Sitting in as a guest on the Bronx Latin improvement team’s weekly meeting, I was thrilled to see the progress in metrics - homework completion, test scores, grade point averages - the team reported. But even better was seeing how the PST’s commitment to CI drove the improved outcomes, and how they applied an improvement mindset to the challenge of engaging 9th graders and building relationships virtually in what research shows is a critical year for students.
What stuck with me most from the PST meeting is that many teachers and counselors had never met their students in person, or even face to face - yet their students are still staying on track. How did they do it? In response to the challenge of teaching and learning in a virtual setting, Bronx Latin teachers and counselors set a goal of intentionally incorporating relationship-building and fostering interpersonal connections into their CI work.
Take Nancy Yeh, for example, who built a connection with her students through a common love of old films. After a student shared in conversation that they loved old films, she jumped on the opportunity to start a “movie club.” She developed a love for film herself while in college, and now she recommends films for students to watch and discuss. Other students have caught onto the idea and are joining as well. Building this connection with students who are harder than ever to reach is nothing short of game-changing - both for students’ confidence and sense of belonging, which contributes to their academic improvement.
Or, look at the case of Panayiota Cubero, who shared that she had not yet been able to connect with one of her students - even after consistent outreach via chat, calls, and emails. Hearing this, another teacher, Kayla Desmond, realized she had the same student in class, and offered her fellow PST member to virtually “sit in” on her next class so she could use the opportunity to catch the student in virtual instruction and finally connect. It’s this kind of above and beyond effort that lets students know adults in their lives care and are invested in their success - even when the world is upside down.

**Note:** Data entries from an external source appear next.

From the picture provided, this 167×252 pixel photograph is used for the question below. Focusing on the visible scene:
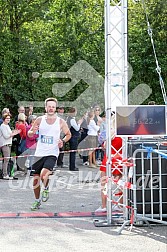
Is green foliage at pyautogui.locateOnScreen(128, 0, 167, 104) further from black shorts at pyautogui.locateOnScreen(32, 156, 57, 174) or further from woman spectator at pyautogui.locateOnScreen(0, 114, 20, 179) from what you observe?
black shorts at pyautogui.locateOnScreen(32, 156, 57, 174)

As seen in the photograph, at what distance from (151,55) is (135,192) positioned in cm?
1840

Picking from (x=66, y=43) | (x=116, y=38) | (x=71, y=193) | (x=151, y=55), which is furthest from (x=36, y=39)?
(x=116, y=38)

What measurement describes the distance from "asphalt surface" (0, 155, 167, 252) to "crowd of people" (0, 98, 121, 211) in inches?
18.0

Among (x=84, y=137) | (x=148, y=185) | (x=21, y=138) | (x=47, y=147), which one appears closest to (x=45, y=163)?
(x=47, y=147)

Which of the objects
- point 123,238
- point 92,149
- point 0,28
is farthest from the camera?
point 0,28

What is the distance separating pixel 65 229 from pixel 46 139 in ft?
6.37

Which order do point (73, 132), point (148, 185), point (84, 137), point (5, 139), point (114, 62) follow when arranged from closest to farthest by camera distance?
1. point (148, 185)
2. point (114, 62)
3. point (5, 139)
4. point (73, 132)
5. point (84, 137)

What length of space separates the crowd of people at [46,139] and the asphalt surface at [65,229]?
46cm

Weekly improvement meetings allow the team of educators the opportunity to calibrate their approaches and share learnings about what works and what doesn’t. Using practical tools, such as spreadsheets that track students' data on a daily and weekly basis, allows teachers to identify progress and challenges over time, themes across students’ performance and their shared needs.

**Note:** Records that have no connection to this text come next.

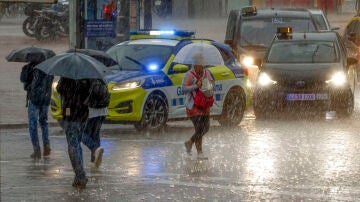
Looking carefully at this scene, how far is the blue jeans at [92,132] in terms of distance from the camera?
45.6 feet

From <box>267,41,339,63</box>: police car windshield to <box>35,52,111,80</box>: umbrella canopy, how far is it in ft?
33.0

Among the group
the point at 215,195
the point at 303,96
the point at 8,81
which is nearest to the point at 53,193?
the point at 215,195

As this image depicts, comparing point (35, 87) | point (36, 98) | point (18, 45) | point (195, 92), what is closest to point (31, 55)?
point (35, 87)

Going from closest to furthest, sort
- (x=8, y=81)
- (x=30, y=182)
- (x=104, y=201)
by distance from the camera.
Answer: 1. (x=104, y=201)
2. (x=30, y=182)
3. (x=8, y=81)

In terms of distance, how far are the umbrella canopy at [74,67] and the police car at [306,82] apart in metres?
8.93

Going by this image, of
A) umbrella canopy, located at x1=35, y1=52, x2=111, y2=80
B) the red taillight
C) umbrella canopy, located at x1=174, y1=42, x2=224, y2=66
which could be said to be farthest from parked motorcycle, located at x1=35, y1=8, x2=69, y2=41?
umbrella canopy, located at x1=35, y1=52, x2=111, y2=80

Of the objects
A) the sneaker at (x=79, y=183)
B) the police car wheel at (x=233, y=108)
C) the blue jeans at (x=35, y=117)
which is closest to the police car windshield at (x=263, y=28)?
the police car wheel at (x=233, y=108)

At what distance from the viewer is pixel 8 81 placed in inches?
1073

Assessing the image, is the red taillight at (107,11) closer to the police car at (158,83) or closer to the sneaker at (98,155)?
the police car at (158,83)

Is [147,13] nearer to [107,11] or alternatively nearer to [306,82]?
[107,11]

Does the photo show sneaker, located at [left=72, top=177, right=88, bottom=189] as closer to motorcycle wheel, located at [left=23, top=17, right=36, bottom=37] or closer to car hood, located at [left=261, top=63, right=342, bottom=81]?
car hood, located at [left=261, top=63, right=342, bottom=81]

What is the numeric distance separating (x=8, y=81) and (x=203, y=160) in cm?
1285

Success is moving the needle on metrics of academic improvement. But what I learned from Bronx Latin is how the everyday wins - a student joining a tutoring session for the first time, turning in assignments on time, answering a mentor’s chat, or building friendships around shared interests, are critical building blocks for that success. If everyday wins are the result, this commitment to continuous improvement - and the consistent use of practical tools to assess impact - is the groundwork.
Bronx Latin is an example of what continuous improvement can achieve with consistent effort over time. Three years into their continuous improvement work, the Bronx Latin PST was well-positioned to take their work online, and their successes are in no small part thanks to their years of hard work implementing continuous improvement strategies. They knew how to address a problem such as student engagement, stand up solutions, compare notes, and keep a close eye on the data to learn as they go. All schools implementing continuous improvement - no matter where they are on their individual journeys - can take a page from Bronx Latin’s book by focusing on and celebrating everyday wins. It’s this kind of progress and transformation we hope for all of our NSI partners - and that we know they can all achieve.